Rickenbach Familienstreit mit Folgen
07.02.2012
Das Amtsgericht Bad Säckingen hat einen 32-Jährigen wegen vorsätzlicher Körperverletzung zu einer Geldstrafe in Höhe von 25 Tagessätzen á 45 Euro verurteilt. Der Körperverletzung lag ein massiver Familienstreit zu Grunde, das Amtsgericht hatte es dadurch nicht leicht, ein Urteil zu finden.

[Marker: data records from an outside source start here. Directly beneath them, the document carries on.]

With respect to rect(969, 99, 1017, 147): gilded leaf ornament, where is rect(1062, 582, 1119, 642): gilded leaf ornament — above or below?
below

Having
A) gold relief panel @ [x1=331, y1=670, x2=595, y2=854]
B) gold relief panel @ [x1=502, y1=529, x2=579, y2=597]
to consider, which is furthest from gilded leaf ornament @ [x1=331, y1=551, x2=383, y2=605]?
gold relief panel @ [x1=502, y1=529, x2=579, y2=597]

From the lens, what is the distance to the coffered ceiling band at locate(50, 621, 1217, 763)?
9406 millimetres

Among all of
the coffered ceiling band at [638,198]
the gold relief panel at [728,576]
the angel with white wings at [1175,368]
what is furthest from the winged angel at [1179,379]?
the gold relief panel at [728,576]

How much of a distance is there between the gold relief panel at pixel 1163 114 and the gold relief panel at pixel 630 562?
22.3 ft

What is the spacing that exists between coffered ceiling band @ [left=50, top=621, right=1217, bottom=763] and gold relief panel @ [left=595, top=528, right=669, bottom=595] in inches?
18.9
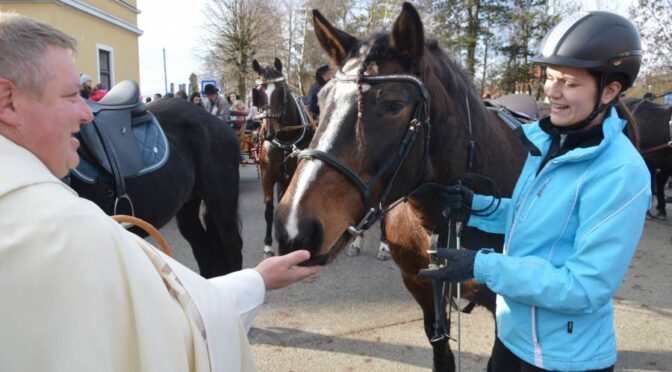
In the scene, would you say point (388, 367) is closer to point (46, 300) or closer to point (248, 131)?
point (46, 300)

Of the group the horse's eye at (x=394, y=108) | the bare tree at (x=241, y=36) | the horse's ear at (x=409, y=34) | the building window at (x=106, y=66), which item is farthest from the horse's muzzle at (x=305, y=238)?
the bare tree at (x=241, y=36)

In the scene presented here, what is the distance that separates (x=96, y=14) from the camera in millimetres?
15062

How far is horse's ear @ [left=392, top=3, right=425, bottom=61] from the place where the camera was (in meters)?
1.77

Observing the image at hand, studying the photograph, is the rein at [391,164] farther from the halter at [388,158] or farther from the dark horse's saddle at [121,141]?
the dark horse's saddle at [121,141]

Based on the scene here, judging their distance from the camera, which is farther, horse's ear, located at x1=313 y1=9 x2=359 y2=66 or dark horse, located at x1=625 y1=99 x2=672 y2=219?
dark horse, located at x1=625 y1=99 x2=672 y2=219

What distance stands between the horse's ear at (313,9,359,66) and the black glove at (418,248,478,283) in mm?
978

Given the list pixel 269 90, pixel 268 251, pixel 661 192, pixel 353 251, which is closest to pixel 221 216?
pixel 268 251

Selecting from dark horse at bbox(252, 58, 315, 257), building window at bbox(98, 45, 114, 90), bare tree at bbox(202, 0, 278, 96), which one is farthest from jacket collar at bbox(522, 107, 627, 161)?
bare tree at bbox(202, 0, 278, 96)

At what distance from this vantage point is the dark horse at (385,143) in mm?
1648

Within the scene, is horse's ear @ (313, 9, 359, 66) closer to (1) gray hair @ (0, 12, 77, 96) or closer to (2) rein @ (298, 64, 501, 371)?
(2) rein @ (298, 64, 501, 371)

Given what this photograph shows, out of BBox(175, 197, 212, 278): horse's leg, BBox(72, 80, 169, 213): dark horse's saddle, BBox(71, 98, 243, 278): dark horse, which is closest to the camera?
BBox(72, 80, 169, 213): dark horse's saddle

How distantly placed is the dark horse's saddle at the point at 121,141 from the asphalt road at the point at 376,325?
1.72 m

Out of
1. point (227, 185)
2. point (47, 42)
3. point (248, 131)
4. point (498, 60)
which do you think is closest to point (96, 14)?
point (248, 131)

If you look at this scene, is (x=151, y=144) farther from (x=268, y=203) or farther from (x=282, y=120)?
(x=282, y=120)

Der Vorfall ereignete sich im April 2011, als der Angeklagte und seine Freundin, ihren Bruder und deren Freundin zu sich eingeladen haben. Am Haus in Rickenbach angekommen, begrüßte sich die Familie noch freundlich . Als der Angeklagte das Auto umparkte, stellte der Bruder seine Schwester zur Rede und warf ihr unter anderem vor, ihren Exmann abgezockt zu haben und ihr Leben zu verschwenden. „Ich konnte nicht glauben was mein Bruder mir vorwarf, ich war völlig sprachlos“, erinnerte sich die 31-jährige Zeugin.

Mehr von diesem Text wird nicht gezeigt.